I should have thought there were enough poor people you
could find to fill your pews. But as the Reverend explained to me in his halting, high-pitched voice, poor people were not generally disposed to the Anglican communion. The new immigrants, for instance, were largely Irish and German Catholics. But Catholicism was not the problem. “They have been here longer than we have,” he said—here on earth, I supposed he meant. No, what made him clutch his crucifix and pace the floor of his study were the proselytizers abroad in the city—Adventists and Millerites, Shakers and Quakers, Swedenborgians, Perfectionists, and Mormons … “There is no end to them, they come down from the burned-out district and parade along Broadway with their eschatology boards slung from their shoulders.
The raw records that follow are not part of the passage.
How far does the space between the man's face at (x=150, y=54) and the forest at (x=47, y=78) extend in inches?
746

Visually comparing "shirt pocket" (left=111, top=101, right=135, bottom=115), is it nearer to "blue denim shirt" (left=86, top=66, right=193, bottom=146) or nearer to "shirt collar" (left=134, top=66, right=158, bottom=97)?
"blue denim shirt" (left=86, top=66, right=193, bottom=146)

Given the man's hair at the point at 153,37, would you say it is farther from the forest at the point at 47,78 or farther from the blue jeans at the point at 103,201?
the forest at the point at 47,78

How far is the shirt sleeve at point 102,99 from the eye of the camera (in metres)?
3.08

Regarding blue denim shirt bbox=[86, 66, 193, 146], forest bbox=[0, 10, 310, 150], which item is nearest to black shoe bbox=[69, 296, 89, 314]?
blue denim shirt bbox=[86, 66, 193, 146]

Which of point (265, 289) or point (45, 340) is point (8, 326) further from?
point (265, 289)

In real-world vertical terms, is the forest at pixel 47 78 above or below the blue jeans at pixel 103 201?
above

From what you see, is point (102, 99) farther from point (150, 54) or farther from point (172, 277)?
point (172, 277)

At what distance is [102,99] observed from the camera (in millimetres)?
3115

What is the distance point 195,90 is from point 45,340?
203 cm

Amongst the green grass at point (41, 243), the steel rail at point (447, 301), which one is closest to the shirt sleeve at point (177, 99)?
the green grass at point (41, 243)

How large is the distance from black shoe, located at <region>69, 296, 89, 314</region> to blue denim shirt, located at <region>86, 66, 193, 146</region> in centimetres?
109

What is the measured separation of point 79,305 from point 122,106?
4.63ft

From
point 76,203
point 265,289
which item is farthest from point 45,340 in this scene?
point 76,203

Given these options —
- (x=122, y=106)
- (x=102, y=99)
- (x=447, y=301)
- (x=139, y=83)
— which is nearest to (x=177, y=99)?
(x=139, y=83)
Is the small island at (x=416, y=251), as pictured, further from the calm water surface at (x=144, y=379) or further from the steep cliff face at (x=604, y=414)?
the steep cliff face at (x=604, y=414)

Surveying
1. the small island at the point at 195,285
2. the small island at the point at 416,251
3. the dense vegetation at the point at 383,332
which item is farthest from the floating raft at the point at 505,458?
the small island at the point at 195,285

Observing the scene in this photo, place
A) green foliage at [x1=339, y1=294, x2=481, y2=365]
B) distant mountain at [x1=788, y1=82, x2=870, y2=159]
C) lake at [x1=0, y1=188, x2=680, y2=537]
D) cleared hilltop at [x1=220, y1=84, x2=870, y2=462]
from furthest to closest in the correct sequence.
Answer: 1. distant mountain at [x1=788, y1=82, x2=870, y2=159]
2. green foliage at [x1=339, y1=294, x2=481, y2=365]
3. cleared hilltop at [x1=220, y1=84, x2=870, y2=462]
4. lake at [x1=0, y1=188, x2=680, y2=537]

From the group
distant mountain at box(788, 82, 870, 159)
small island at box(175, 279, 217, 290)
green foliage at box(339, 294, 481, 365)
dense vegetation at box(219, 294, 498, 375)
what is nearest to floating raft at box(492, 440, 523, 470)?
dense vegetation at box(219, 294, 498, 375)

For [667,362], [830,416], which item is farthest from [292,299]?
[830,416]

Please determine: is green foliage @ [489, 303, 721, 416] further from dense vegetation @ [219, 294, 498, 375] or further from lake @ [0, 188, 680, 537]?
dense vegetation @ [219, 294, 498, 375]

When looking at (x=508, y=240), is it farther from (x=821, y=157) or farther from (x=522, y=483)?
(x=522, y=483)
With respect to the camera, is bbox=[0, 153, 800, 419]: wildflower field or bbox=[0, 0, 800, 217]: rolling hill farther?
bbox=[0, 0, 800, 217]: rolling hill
They accost people in the beer gardens, they take over the street in front of the opera. They board the ferries. Do you know, yesterday I had to chase one away who stood on our doorstep to preach—before Christ’s church, mind you! Speaking for God makes these people brazen. Christ forgive me, but do I need to doubt their sincerity to say, for all their invokings of the name of our Lord, they are plainly and simply not Christian?”
He had the fairest skin, the Reverend Grimshaw, the skin of a beautiful old woman … paper-thin and very white and dry … and very small regular features, with a nose barely sufficient to perch the pince-nez there, and bright birdy eyes still vigorous and alert, and thin waved silver hair through which you could see the pinkness of the pate. He was clean-shaven, and trim and small, everything from the little feet that marched him to and fro to the tiny flat ears was in proper proportion. It is a stature that wears clothes well, even clerical collars and shiny black bibs.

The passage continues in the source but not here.